SciLifeLab researchers collaborate to introduce Expansion Spatial Transcriptomics
A team of researchers from SciLifeLab and Stanford University recently published an exciting new paper in Nature Methods detailing their work on Expansion Spatial Transcriptomics (Ex-ST). Array-based spatial transcriptomics techniques are widely used to analyze gene expression in tissues. However, their ability to provide detailed information is limited by the density of the arrays. Ex-ST overcomes this limitation by first clearing and expanding the tissue, followed by capturing the entire polyadenylated transcriptome using an improved protocol, thereby surpassing the previous resolution limitations.
In recent years, many approaches for spatial gene expression profiling have been developed. The pioneering technique targeting the entire transcriptome was introduced by Ståhl et al. in 2016 and is now commercialized by 10x Genomics as the Visium platform.
“In this work, we combined tissue expansion and spatial transcriptomics to increase the resolution of the 10x Genomics Visium assay,” says SciLifeLab researcher Žaneta Andrusivová.
Ex-ST uses two distinct poly-deoxythymidine probes to capture transcripts. One probe is attached to the gel matrix, while the other is a spatially barcoded probe positioned on the surface of the Visium capture array. This sophisticated approach has been designed to provide a clearer picture of gene expression within tissues and tissue structures.
“This exciting work demonstrates the possibility of re-engineering and expanding tissue to overcome one of the challenges with current commercial solutions of spatial transcriptomics, enabling the capture of gene activity in single cells,” says Molecular Biotechnology professor Joakim Lundeberg.

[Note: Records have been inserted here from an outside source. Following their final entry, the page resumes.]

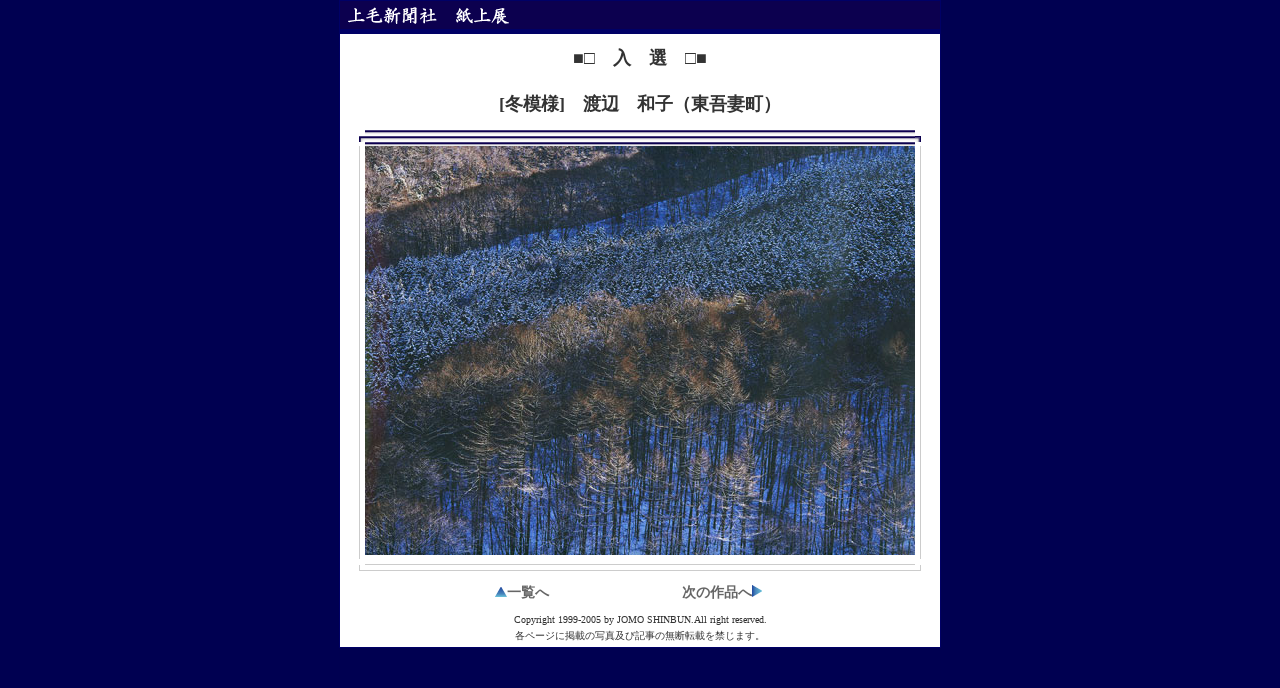

--- FILE ---
content_type: text/html; charset=cp932
request_url: https://www2.jomo-news.co.jp/photo_contest/2010-01/nyusen08.htm
body_size: 2943
content:
<!DOCTYPE HTML PUBLIC "-//W3C//DTD HTML 4.0//EN">
<HTML>
<HEAD>
<TITLE>ã–ÑŽÊ^˜A–¿Ž†ã“W</TITLE>
<script language="JavaScript" type="text/JavaScript">
<!--
window.moveTo(0,0)
function MM_goToURL() { //v3.0
  var i, args=MM_goToURL.arguments; document.MM_returnValue = false;
  for (i=0; i<(args.length-1); i+=2) eval(args[i]+".location='"+args[i+1]+"'");
}
//-->
</script>
<meta http-equiv="Content-Type" content="text/html; charset=Shift_JIS">
<link href="../sakuhin.css" rel="stylesheet" type="text/css">
</HEAD>
<BODY bgcolor="#000051" text="#333333" leftmargin="0" topmargin="0">
<table border="0" align="center" cellpadding="0" cellspacing="1" bgcolor="#000066">
  <tr>
    <td><img src="../img/sho_ttl.gif" width="600" height="28" border="0"></td>
  </tr>
  <tr>
    <td><table width="100%" border="0" cellpadding="2" cellspacing="2" bgcolor="#FFFFFF">
        <tr>
          <td height="40" align="center"><span class="font18">¡ @<b>“ü@‘I</b>@ ¡</span></td>
        </tr>
        <tr>
          <td height="40" align="center"><b class="font18">
[“~–Í—l]@“n•Ó@˜aŽqi“ŒŒáÈ’¬j</b></td>
        </tr>
        <tr>
          <td><table border="0" align="center" cellpadding="0" cellspacing="0">
              <tr>
                <td><img src="../img/w-h_01.gif" width="6" height="6"></td>
                <td background="../img/w-h_02.gif"><img src="../img/space.gif" width="6" height="6"></td>
                <td><img src="../img/w-h_03.gif" width="6" height="6"></td>
              </tr>
              <tr>
                <td background="../img/w-h_08.gif">&nbsp;</td>
                <td><img src="img/nyusen08_l.jpg" width="550" height="409"></td>
                <td background="../img/w-h_04.gif">&nbsp;</td>
              </tr>
              <tr>
                <td><img src="../img/w-h_07.gif" width="6" height="6"></td>
                <td background="../img/w-h_06.gif"><img src="../img/space.gif" width="6" height="6"></td>
                <td><img src="../img/w-h_05.gif" width="6" height="6"></td>
              </tr>
          </table></td>
        </tr>
        <tr>
          <td><div align="center">
              <table width="400" border="0" align="center" cellpadding="2" cellspacing="1">
                <tr>
                  <td><div align="center"><b><a href="index.htm" target="_self"><img src="../arrow_up.gif" width="12" height="10" border="0">ˆê——‚Ö</a></b></div></td>
                  <td><div align="center"><b><a href="nyusen09.htm" target="_self">ŽŸ‚Ìì•i‚Ö<img src="../arrow.gif" width="10" height="12" border="0"></a></b></div></td>
                </tr>
              </table>
          </div></td>
        </tr>
        <tr>
          <td><div align="center"><span class="font10">Copyright 1999-2005 by JOMO SHINBUN.All right reserved.<br>
              Šeƒy[ƒW‚ÉŒfÚ‚ÌŽÊ^‹y‚Ñ‹LŽ–‚Ì–³’f“]Ú‚ð‹Ö‚¶‚Ü‚·B</span></div></td>
        </tr>
    </table></td>
  </tr>
</table>
</BODY>
</HTML>


--- FILE ---
content_type: text/css
request_url: https://www2.jomo-news.co.jp/photo_contest/sakuhin.css
body_size: 2678
content:
/*==================================
	* 蜈ｨ菴薙�險ｭ螳�
==================================*/

a {
	text-decoration: none;
}
a:link , a:visited {
	color : #666666;
}
a:hover {
	color : #ff6600;
}
td {
	font-size: 14px;
}



/**********************/

.font10 {
	font-size: 10px;
}
.font18 {
	font-size: 18px;
}
.font12 {
	font-size: 12px;
}

.infomation {
	border-top: 1px solid #FF6666;
	border-bottom-width: 1px;
	border-bottom-style: solid;
	border-bottom-color: #FF6666;
	color : #FF6666;
	font-size: 14px;
	font-weight: normal;
	background-color: #FFFFFF;
	padding-top: 10px;
	padding-bottom: 10px;
}

/*********** #sakuhin menu ***********/

#sakuhin a {
	display: block;
	border-top: 1px solid #FFFFFF;
	padding: 5px;
	border-bottom-width: 1px;
	border-bottom-style: solid;
	border-bottom-color: #FFFFFF;
	font-size: 16px;
	font-style: normal;
	font-weight: bold;
	text-decoration: none;
	letter-spacing: 1px;
}

#sakuhin a:hover{
	text-decoration: none;
	color: #FF9900;
	border-top-width: 1px;
	border-bottom-width: 1px;
	border-top-style: solid;
	border-bottom-style: solid;
	border-top-color: #FF9900;
	border-bottom-color: #FF9900;
}


/*********** #tuki menu ***********/

#tuki a {
	display: block;
	padding: 5px;
	color : #666666;
	font-size: 13px;
	font-style: normal;
	font-weight: normal;
	text-decoration: none;
	letter-spacing: 1px;
	border: 1px solid #eeeeee;
}

#tuki a:hover {
	text-decoration: none;
	color: #00008E;
	background-color: #eeeeee;
	border-top: 1px solid #666666;
	border-right: 1px solid #FFFFFF;
	border-bottom-width: 1px;
	border-left-width: 1px;
	border-bottom-style: solid;
	border-left-style: solid;
	border-bottom-color: #FFFFFF;
	border-left-color: #666666;
}

/*********** #kongetu menu ***********/

#kongetu a {
	display: block;
	padding: 5px;
	color : #ff0000;
	font-size: 13px;
	font-style: normal;
	font-weight:bold;
	text-decoration: none;
	letter-spacing: 1px;
	border: 1px solid #eeeeee;
}

#kongetu a:hover {
	text-decoration: none;
	color: #00008E;
	background-color: #eeeeee;
	border-top: 1px solid #666666;
	border-right: 1px solid #FFFFFF;
	border-bottom-width: 1px;
	border-left-width: 1px;
	border-bottom-style: solid;
	border-left-style: solid;
	border-bottom-color: #FFFFFF;
	border-left-color: #666666;
}

/*********** 繝ｪ繝ｳ繧ｯ縺ｪ縺暦ｼ域怦�� ***********/
.tuki {
	display: block;
	padding: 5px;
	color : #dddddd;
	font-size: 13px;
	font-style: normal;
	font-weight: normal;
	text-decoration: none;
	letter-spacing: 1px;
	border: 1px solid #cccccc;
	background-color: #eeeeee;
}

/*********** 繝九Η繝ｼ繧ｹ ***********/
.news1 {
	font-size: 14px;
	line-height:18px;
}
.news2 {
	font-size: 12px;
	line-height:18px;
}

To demonstrate their method, the researcher used the mouse brain’s olfactory bulb and hippocampus regions chosen for their distinct anatomical and molecular features. Results indicated that while Ex-ST might capture fewer unique molecules and genes per spatial feature, its ability to study gene expression within tissue structures in greater detail is commendable.
In conclusion, the introduction of Ex-ST in the field of spatial transcriptomics suggests a promising path forward. While it’s still in its early days, the method’s potential to provide deeper insights into tissue organization is evident.